Print the listing below exactly, images excluded.

■ Information supplied ■

====================

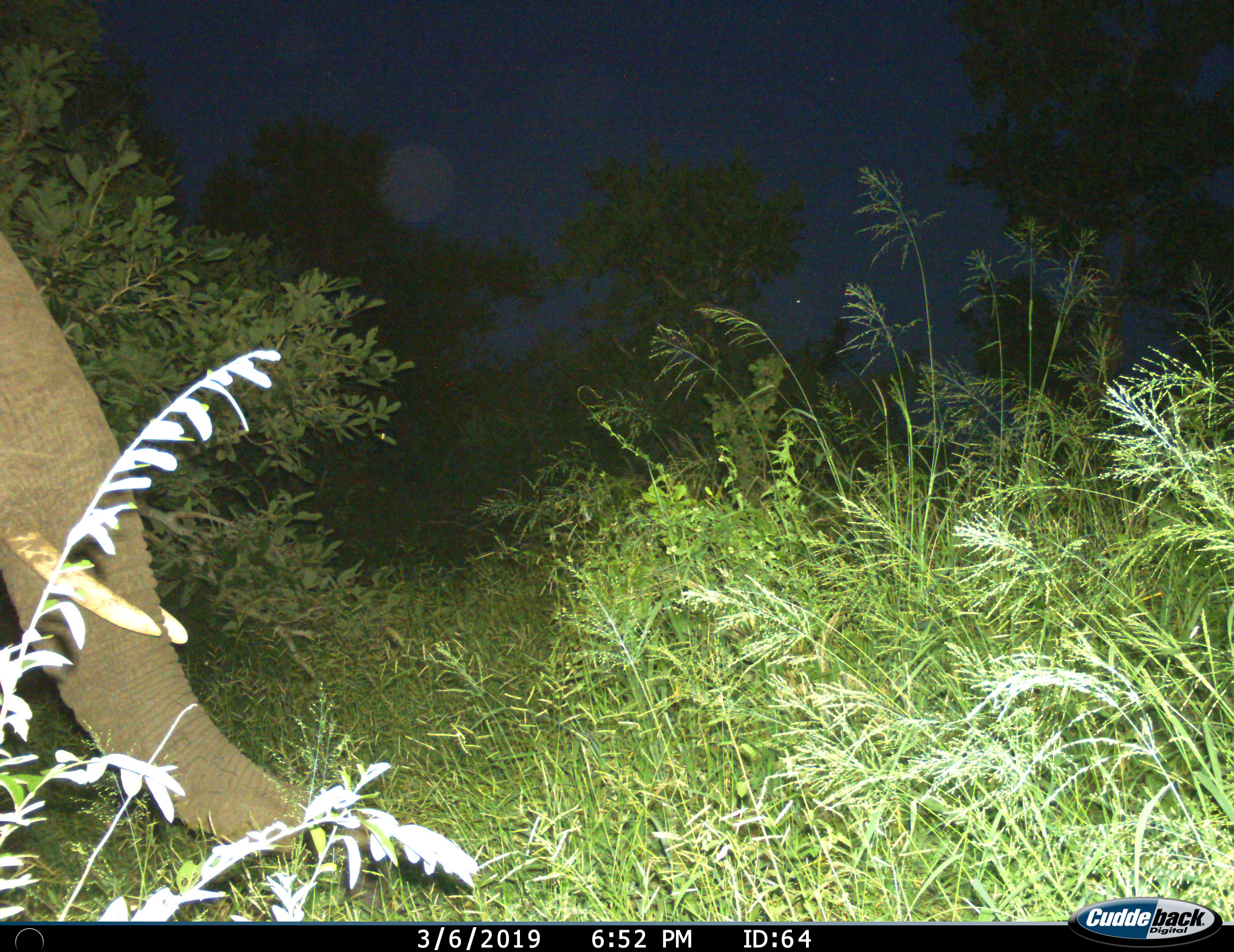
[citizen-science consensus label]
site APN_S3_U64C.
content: unidentified animal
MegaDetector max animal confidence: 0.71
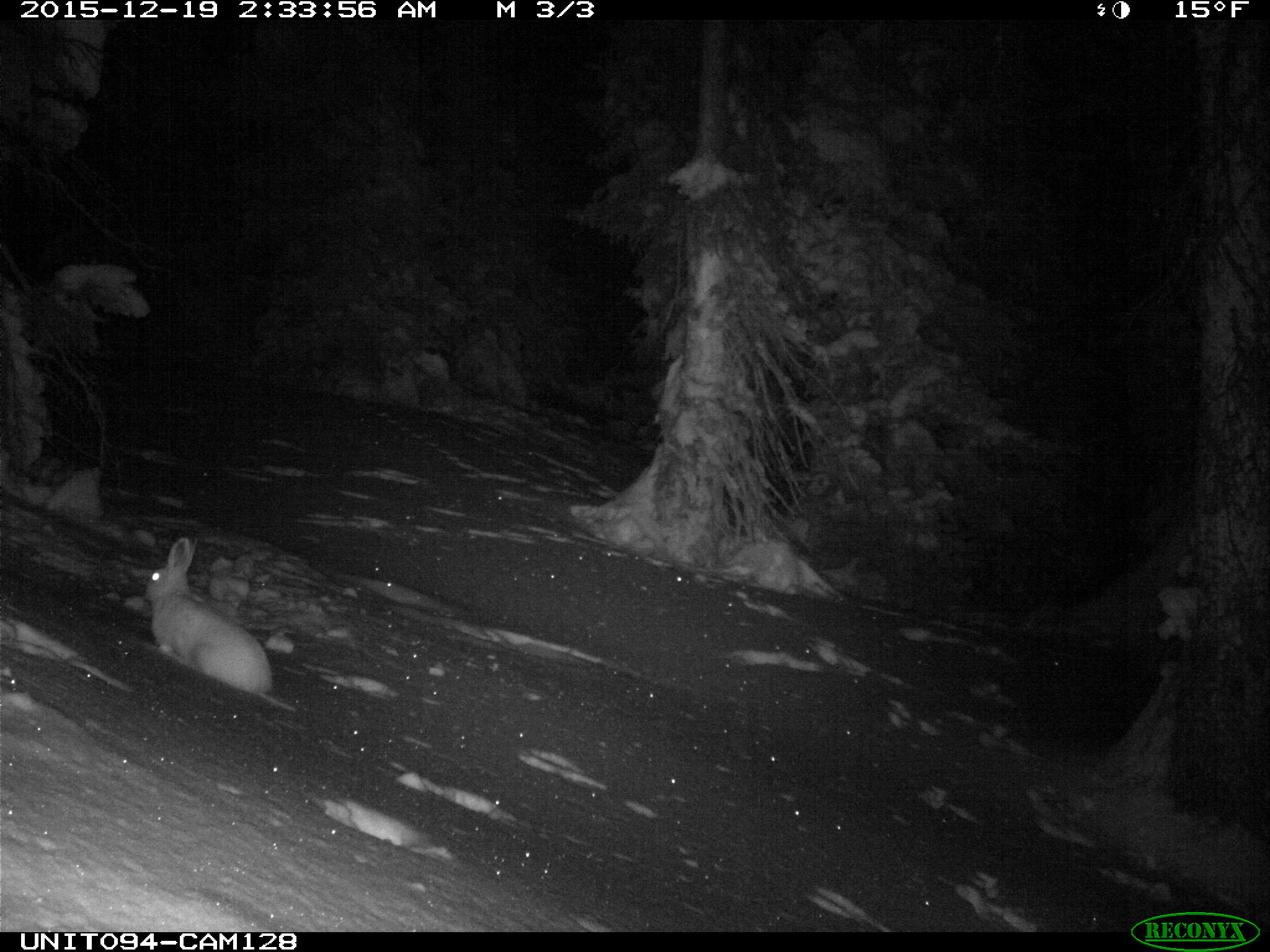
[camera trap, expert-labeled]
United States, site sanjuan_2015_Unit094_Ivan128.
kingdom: Animalia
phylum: Chordata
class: Mammalia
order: Lagomorpha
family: Leporidae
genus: Lepus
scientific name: Lepus americanus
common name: snowshoe hare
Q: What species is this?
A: Lepus americanus (snowshoe hare).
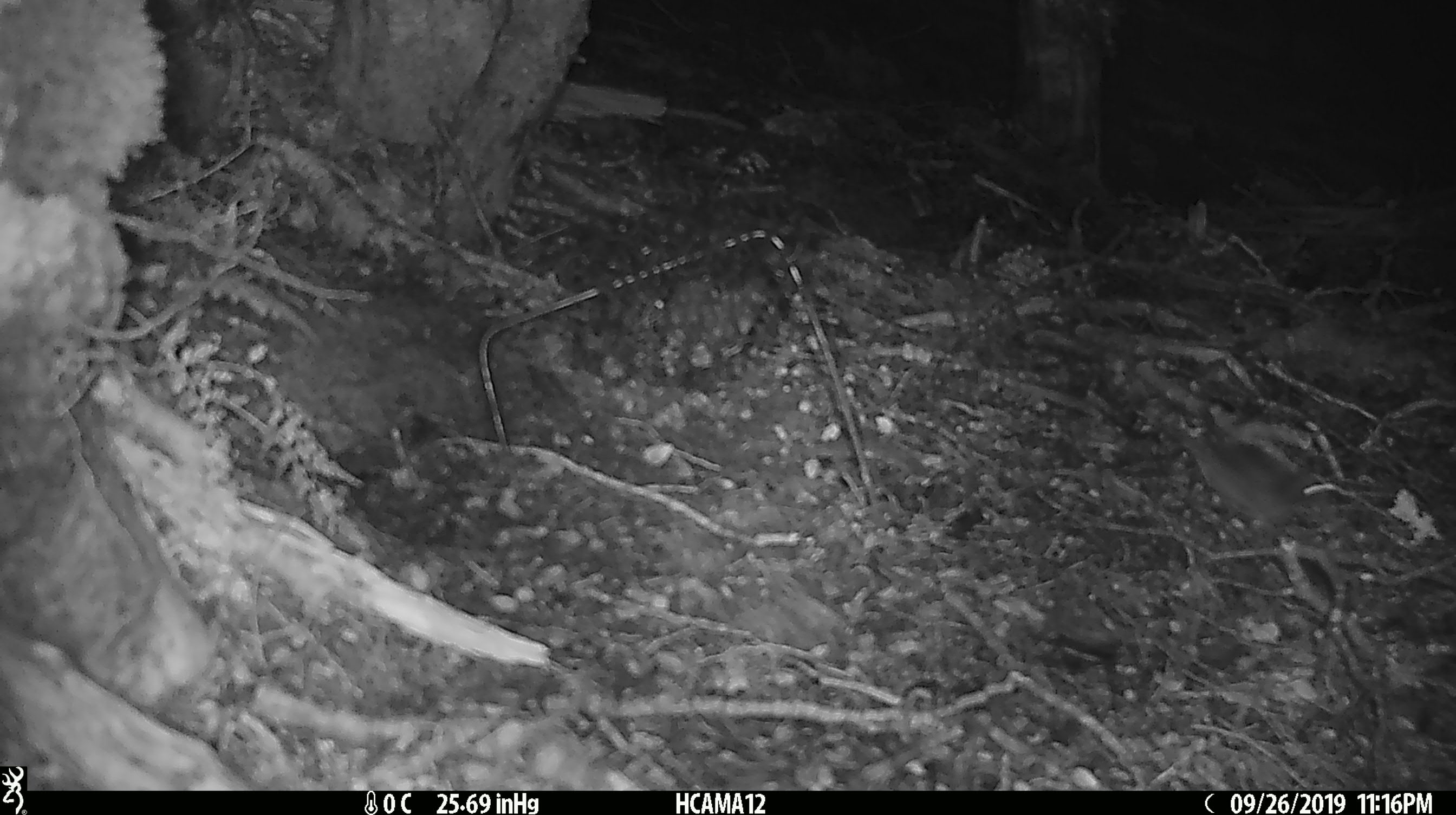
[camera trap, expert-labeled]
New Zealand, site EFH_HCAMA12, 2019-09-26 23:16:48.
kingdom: Animalia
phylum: Chordata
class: Mammalia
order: Rodentia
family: Muridae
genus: Mus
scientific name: Mus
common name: mouse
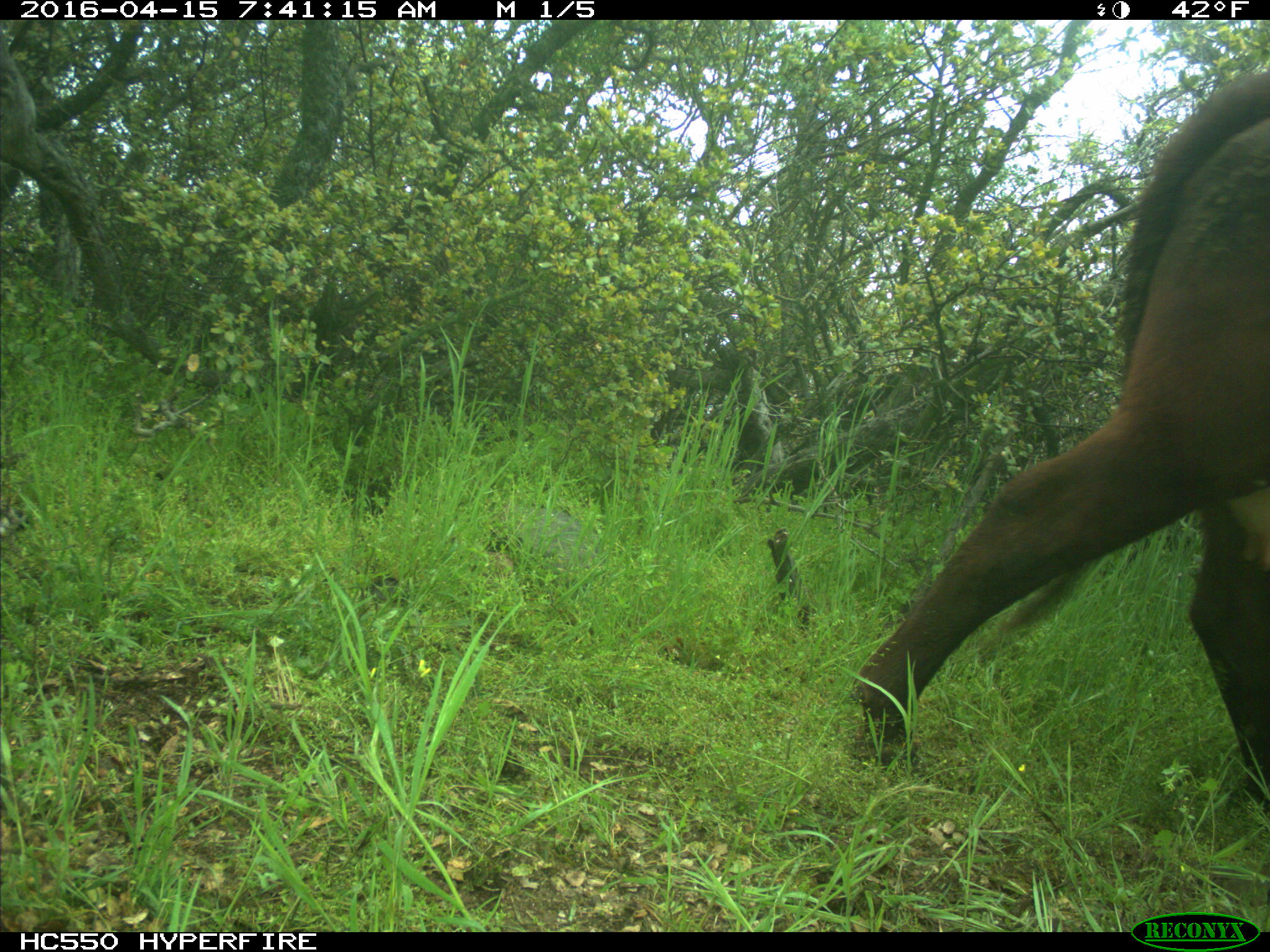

====================

■ Solution for this task ■
[citizen-science consensus label]
site APN_S3_U64C.
content: unidentified animal
MegaDetector max animal confidence: 0.71
[camera trap, expert-labeled]
United States, site sanjuan_2015_Unit094_Ivan128.
kingdom: Animalia
phylum: Chordata
class: Mammalia
order: Lagomorpha
family: Leporidae
genus: Lepus
scientific name: Lepus americanus
common name: snowshoe hare
Q: What species is this?
A: Lepus americanus (snowshoe hare).
[camera trap, expert-labeled]
New Zealand, site EFH_HCAMA12, 2019-09-26 23:16:48.
kingdom: Animalia
phylum: Chordata
class: Mammalia
order: Rodentia
family: Muridae
genus: Mus
scientific name: Mus
common name: mouse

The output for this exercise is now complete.